Wahai hamba-Ku, kalian semua adalah orang yang lapar, kecuali orang yang Aku beri makan, maka hendaklah kalian minta makan kepada-Ku, pasti Aku memberinya. Wahai hamba-Ku, kalian semua asalnya telanjang, kecuali yang telah Aku beri pakaian, maka hendaklah kalian minta pakaian kepada-Ku, pasti Aku memberinya.

Wahai hamba-Ku, sesungguhnya kalian berbuat dosa pada waktu malam dan siang, dan Aku mengampuni dosa-dosa itu semuanya, maka mintalah ampun kepada-Ku, pasti Aku mengampuni kalian.

Wahai hamba-Ku, sesungguhnya kalian tidak akan dapat membinasakan-Ku dan kalian tak akan dapat memberikan manfaat kepada-Ku. Wahai hamba-Ku, kalau orang-orang terdahulu dan yang terakhir di antara kalian, sekalian manusia dan jin, mereka itu bertakwa seperti orang yang paling bertakwa di antara kalian, tidak akan menambah kekuasaan-Ku sedikit pun. Jika orang-orang yang terdahulu dan yang terakhir di antara kalian, sekalian manusia dan jin, mereka itu berhati jahat seperti orang yang paling jahat di antara kalian, tidak akan mengurangi kekuasaan-Ku sedikit pun juga.

Wahai hamba-Ku, jika orang-orang terdahulu dan yang terakhir di antara kalian, sekalian manusia dan jin yang tinggal di bumi ini meminta kepada-Ku, lalu Aku memenuhi seluruh permintaan mereka, tidaklah hal itu mengurangi apa yang ada pada-Ku, kecuali sebagaimana sebatang jarum yang dimasukkan ke laut.

Wahai hamba-Ku, sesungguhnya inilah amal perbuatan kalian.
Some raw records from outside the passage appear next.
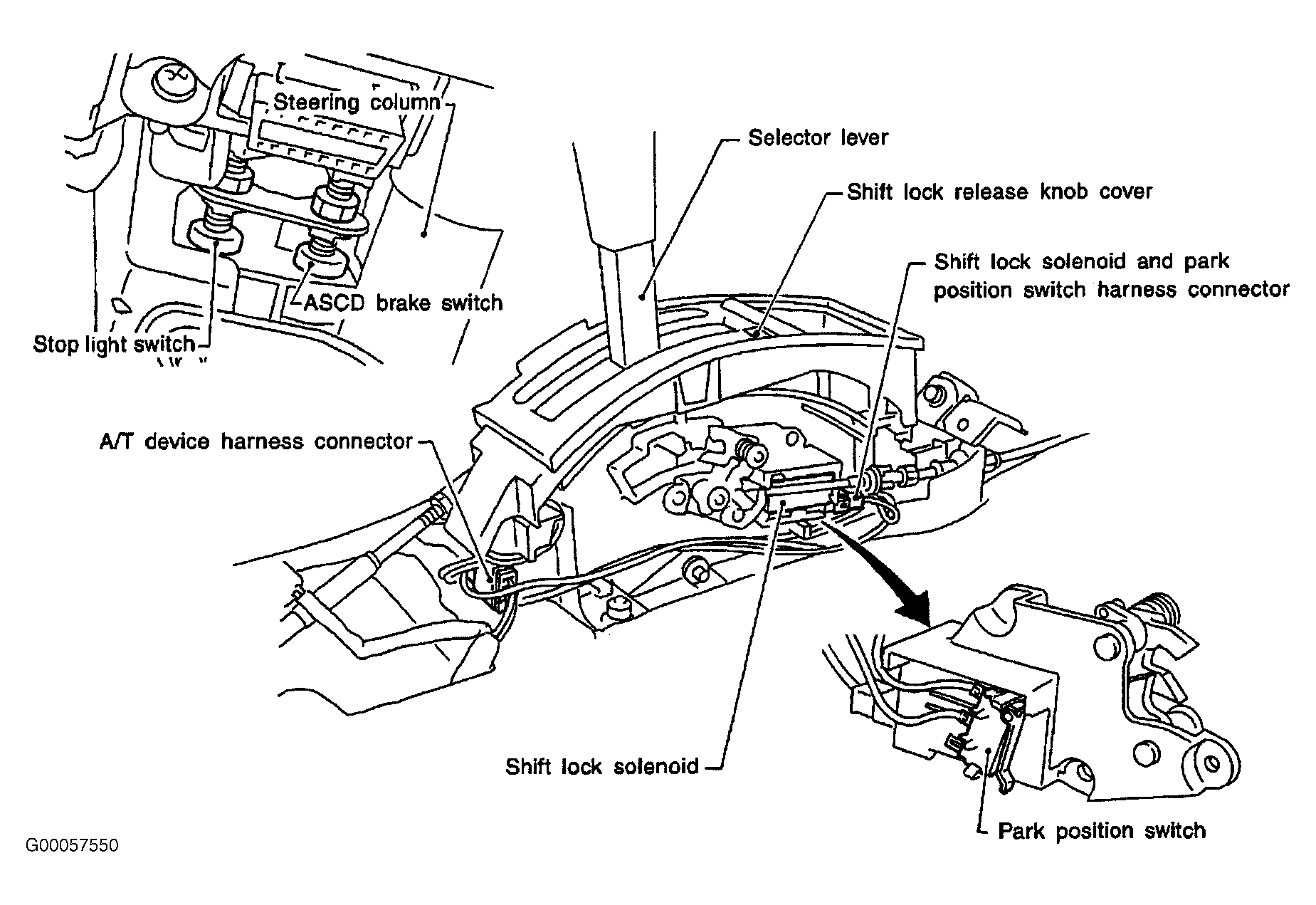 Steering column

ASCD brake switch

Stop light switch

Selector lever

Shift lock release knob cover

Shift lock solenoid and park position switch harness connector

A/T device harness connector

Shift lock solenoid

Park position switch

G00057550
Aku catat semuanya untuk kalian, kemudian Kami akan membalasnya.

Maka barang siapa yang mendapatkan kebaikan, hendaklah bersyukur kepada Allah dan barang siapa mendapatkan selain dari itu, maka janganlah sekali-kali ia menyalahkan kecuali dirinya sendiri.” (HR Muslim)

Dalam hadits ini, Allah Ta’ala berfirman, “Wahai hamba-Ku, sesungguhnya Aku mengharamkan kezaliman atas diri-Ku dan Aku menjadikan kezaliman itu haram di antara kalian, maka janganlah kalian saling menzalimi.”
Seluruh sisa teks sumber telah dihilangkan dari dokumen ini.